### MATERIALS PROVIDED

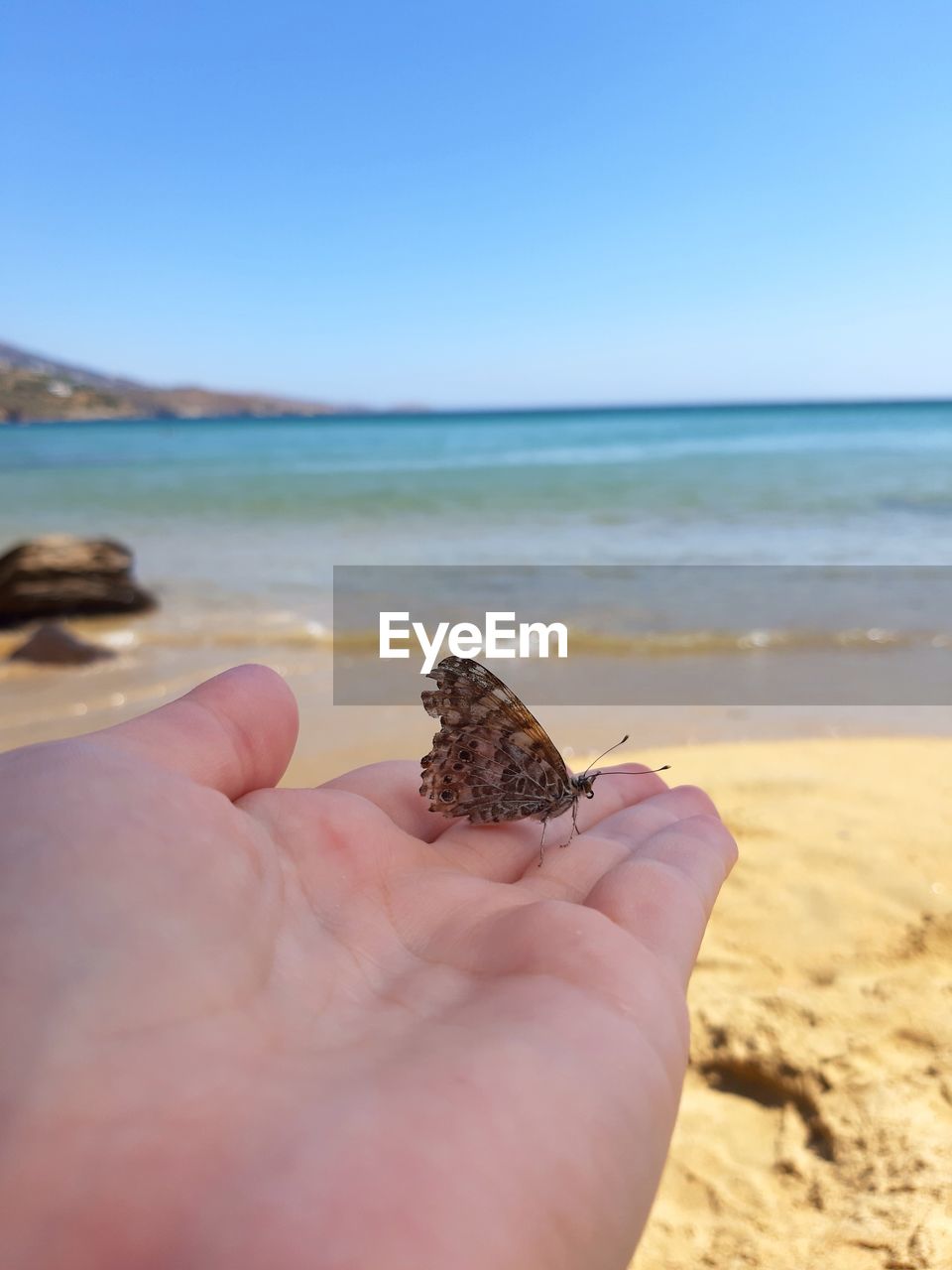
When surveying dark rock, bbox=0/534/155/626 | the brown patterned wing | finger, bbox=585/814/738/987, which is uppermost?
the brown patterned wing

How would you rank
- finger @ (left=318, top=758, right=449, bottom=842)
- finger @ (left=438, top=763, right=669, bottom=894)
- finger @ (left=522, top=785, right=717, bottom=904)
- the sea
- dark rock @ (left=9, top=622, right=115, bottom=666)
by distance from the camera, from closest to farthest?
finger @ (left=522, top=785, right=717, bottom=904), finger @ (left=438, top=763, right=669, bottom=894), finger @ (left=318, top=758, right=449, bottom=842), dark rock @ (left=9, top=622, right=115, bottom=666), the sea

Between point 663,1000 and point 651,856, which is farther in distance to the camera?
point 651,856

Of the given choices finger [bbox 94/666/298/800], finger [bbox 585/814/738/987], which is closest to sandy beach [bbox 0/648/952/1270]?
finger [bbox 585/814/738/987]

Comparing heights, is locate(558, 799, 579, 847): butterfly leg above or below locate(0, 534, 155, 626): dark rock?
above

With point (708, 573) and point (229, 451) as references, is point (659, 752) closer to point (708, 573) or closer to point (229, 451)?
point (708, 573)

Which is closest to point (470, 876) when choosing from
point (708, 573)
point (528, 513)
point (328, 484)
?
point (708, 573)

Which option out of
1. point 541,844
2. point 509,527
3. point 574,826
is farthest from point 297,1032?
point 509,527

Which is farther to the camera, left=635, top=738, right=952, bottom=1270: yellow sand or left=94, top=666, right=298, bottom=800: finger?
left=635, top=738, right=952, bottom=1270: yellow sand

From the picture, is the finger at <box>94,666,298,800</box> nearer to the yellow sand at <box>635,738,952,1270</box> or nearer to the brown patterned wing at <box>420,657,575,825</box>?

######
### MATERIALS PROVIDED

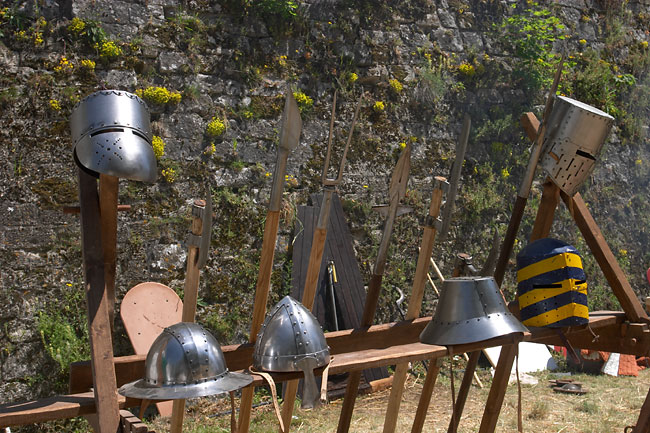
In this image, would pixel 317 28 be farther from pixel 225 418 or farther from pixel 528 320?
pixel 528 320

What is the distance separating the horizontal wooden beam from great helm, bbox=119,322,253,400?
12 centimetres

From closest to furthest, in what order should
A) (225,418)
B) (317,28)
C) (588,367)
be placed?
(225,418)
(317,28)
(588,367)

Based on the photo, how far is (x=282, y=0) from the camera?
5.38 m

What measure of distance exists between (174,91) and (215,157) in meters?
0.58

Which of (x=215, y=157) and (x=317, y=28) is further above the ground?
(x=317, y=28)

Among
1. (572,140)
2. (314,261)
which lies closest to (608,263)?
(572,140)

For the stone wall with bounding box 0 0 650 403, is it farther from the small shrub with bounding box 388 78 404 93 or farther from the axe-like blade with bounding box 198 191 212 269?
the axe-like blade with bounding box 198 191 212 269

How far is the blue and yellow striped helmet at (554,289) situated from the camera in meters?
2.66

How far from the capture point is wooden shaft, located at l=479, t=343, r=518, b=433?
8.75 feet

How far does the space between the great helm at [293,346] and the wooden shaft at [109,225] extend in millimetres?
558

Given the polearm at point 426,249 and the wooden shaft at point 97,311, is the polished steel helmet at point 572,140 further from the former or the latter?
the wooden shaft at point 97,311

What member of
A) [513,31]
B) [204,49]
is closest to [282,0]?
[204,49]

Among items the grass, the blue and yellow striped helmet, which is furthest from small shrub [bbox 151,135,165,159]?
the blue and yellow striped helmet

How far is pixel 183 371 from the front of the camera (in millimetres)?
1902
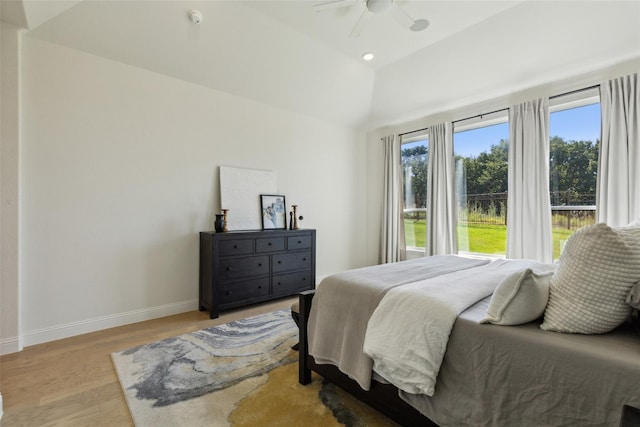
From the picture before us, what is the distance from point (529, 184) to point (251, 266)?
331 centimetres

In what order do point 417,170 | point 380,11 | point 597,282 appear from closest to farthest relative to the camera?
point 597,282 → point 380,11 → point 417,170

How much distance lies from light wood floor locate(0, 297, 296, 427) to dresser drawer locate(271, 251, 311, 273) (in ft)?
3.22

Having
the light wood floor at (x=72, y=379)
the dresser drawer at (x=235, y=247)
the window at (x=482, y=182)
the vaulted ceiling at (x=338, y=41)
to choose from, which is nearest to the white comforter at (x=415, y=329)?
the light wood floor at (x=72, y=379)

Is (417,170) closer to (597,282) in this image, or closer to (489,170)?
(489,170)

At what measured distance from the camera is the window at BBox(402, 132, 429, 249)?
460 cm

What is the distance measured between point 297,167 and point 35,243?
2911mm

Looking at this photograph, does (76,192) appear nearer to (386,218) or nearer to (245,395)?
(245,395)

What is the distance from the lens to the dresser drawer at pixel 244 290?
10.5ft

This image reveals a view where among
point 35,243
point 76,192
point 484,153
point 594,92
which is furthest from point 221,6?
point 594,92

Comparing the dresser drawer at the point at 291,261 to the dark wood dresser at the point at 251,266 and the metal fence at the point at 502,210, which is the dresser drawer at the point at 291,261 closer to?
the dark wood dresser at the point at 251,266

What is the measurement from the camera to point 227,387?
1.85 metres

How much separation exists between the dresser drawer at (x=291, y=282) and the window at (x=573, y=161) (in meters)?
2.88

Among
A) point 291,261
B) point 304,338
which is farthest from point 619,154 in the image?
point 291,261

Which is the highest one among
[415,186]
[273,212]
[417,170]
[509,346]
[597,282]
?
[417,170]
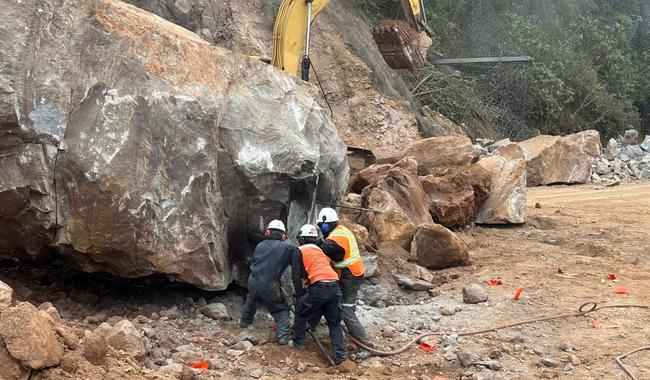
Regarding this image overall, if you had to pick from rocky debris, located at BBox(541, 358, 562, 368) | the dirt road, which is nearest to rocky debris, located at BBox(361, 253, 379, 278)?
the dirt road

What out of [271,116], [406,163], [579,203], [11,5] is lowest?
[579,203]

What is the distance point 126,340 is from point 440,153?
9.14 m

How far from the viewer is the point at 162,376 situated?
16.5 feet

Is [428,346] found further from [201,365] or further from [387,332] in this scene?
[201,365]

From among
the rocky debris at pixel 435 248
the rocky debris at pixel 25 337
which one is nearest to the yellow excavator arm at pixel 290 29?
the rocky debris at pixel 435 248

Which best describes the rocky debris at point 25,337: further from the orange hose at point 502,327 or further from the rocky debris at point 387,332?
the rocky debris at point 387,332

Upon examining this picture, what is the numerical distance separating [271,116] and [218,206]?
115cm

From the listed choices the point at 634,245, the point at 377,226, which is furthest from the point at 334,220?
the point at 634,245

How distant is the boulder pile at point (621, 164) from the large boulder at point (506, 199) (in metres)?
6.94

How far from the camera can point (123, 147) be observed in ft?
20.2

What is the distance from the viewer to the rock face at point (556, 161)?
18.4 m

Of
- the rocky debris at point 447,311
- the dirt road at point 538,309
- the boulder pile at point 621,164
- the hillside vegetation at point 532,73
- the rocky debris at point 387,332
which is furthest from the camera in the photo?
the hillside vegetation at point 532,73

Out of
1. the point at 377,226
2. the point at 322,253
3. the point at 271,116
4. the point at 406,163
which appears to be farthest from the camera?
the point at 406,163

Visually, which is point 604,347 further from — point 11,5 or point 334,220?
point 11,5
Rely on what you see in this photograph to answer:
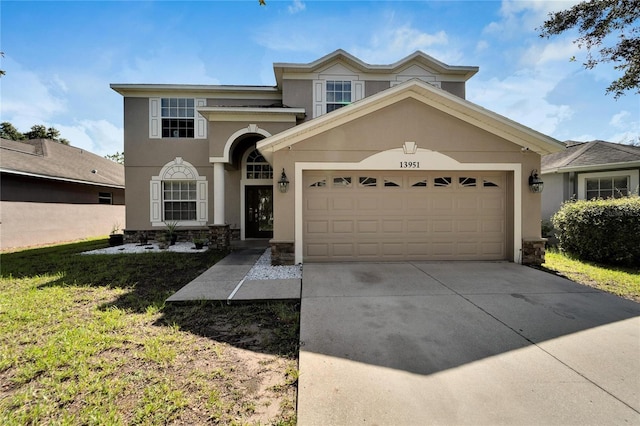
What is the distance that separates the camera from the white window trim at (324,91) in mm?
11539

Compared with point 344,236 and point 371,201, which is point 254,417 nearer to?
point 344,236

######

Copy the lines of the entries word for word, starting at the line that contains "When surveying dark" and ending at the line that contains "finger @ (left=522, top=785, right=717, bottom=904), finger", including both of those lines.

:: IN RESPONSE ::
When surveying dark rock, bbox=0/534/155/626 | the brown patterned wing | finger, bbox=585/814/738/987, which is uppermost?
the brown patterned wing

How would you rank
- finger @ (left=318, top=758, right=449, bottom=842)
- finger @ (left=438, top=763, right=669, bottom=894)
- finger @ (left=522, top=785, right=717, bottom=904)
- the sea
- dark rock @ (left=9, top=622, right=115, bottom=666)
by distance from the camera, from closest to farthest?
finger @ (left=522, top=785, right=717, bottom=904), finger @ (left=438, top=763, right=669, bottom=894), finger @ (left=318, top=758, right=449, bottom=842), dark rock @ (left=9, top=622, right=115, bottom=666), the sea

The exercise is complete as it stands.